The topic, naturally, was Juan Soto and Hal Steinbrenner’s recent comments to the YES Network’s Jack Curry regarding his plan to engage Boras in-season on extension talks and making the outfielder “a Yankee for life.”

Boras, who had a four-hour dinner with Soto Monday night, smiled, a colorful filibuster at the ready.

“When you represent players . . . I call ‘centurions,’ where you can say that they will be among the top 100 players to ever play this game, when you represent a centurion, you don’t worry about the cost of them to a franchise because they increase the franchise value of the team,” Boras said. “Therefore, the only cost you’re worrying about is what it costs to build the monument.”

Boras, whose clients rarely sign extensions and forgo free agency, would not say specifically if he and Steinbrenner — with whom the agent said he has “a really good relationship” — had started talks in earnest.

“Hal and I talk a good bit,” Boras said. “We talked a lot about Juan’s comfort level being here . . . a lot about who wants history. We’ve had a number of conversations about Juan.”

At last week’s owners’ meetings in Manhattan, Steinbrenner said continuing with the $300 million-plus payroll he’s carrying this season is “simply not sustainable for us financially.”

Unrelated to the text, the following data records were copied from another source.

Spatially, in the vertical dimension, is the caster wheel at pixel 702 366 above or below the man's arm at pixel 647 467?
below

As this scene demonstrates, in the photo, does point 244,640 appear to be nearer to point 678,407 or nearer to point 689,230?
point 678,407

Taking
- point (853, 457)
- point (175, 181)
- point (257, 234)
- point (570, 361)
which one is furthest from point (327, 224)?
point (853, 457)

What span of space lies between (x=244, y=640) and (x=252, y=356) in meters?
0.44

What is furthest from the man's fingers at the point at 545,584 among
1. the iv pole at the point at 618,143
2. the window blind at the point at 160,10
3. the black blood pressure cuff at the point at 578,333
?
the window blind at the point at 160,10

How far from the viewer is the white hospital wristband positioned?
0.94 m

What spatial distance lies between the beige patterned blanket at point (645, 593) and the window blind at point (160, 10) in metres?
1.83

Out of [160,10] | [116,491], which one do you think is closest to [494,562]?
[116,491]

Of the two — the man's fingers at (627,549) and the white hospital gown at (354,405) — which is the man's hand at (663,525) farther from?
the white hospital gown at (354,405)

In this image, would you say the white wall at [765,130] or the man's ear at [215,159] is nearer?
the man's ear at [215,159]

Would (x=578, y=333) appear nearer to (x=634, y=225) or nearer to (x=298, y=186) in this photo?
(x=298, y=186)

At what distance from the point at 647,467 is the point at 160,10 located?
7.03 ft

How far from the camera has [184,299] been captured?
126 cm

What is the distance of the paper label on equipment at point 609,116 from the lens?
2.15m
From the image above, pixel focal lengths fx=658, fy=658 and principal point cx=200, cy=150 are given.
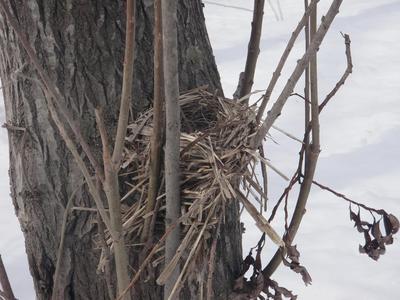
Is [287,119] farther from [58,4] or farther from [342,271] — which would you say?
[58,4]

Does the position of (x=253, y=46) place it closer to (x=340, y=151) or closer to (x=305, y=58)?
(x=305, y=58)

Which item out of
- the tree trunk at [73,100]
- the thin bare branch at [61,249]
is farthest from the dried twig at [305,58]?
the thin bare branch at [61,249]

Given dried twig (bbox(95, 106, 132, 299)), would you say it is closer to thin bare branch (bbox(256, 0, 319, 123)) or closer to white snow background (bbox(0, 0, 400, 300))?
thin bare branch (bbox(256, 0, 319, 123))

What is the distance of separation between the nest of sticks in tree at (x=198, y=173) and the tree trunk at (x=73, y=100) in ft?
0.22

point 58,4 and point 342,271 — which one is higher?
point 58,4

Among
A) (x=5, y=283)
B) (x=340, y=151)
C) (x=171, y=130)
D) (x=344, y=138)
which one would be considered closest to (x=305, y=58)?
(x=171, y=130)

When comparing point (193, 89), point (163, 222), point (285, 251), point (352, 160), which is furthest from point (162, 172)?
point (352, 160)

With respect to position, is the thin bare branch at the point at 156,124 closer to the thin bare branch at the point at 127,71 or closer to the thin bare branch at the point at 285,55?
the thin bare branch at the point at 127,71

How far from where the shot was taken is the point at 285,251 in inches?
50.5

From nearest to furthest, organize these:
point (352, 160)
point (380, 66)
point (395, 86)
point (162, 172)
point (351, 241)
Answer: point (162, 172)
point (351, 241)
point (352, 160)
point (395, 86)
point (380, 66)

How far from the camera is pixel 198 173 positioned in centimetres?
112

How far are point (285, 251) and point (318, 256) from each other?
49.6 inches

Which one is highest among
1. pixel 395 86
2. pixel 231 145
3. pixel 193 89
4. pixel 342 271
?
pixel 395 86

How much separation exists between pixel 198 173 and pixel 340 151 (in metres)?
2.20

The Yankees have quite a few dollars coming off the books after the season but, regardless, that is not Boras’ concern.

“I understand that any owner should be responsible, and any owner should do good business,” he said. “But when you have a chance to pursue a centurion, you’re only going to have that happen maybe, at best, if you own the team for 40, 50 years, you may have a chance to do that maybe three or four times, that’s about it.”

Which isn’t to say Soto isn’t enjoying his time with the Yankees and isn’t potentially interested in staying. It’s just not at the forefront of his mind.

“I think Juan’s focus, and always a focus of a player, is that when you’re on a team that’s doing what the Yankees are doing . . . we don’t talk about contract matters,” Boras said. “Because this guy already has a ring on his finger, and he has a feeling he can get another one.”

Boras returned several times to his word of the day.

“I don’t think centurions for any team are what you would consider a cost to a team because it’s a franchise appreciation addition,” he said.

“So whatever your franchise is worth, a centurion on your team would thereby make the team worth millions more. We just don’t get, in a 100-year period, how many of these players do we get that we can say are 25 years old, that played in the big leagues at 19 and are world champions and are on their way to set numerous records in their performance?

“And how many of them do we have that you can say have a free-agent right and yet have that valuation and potential for any major-league franchise? So I’m back to my point. The decision about those types of players is really about where you’re building the monument.”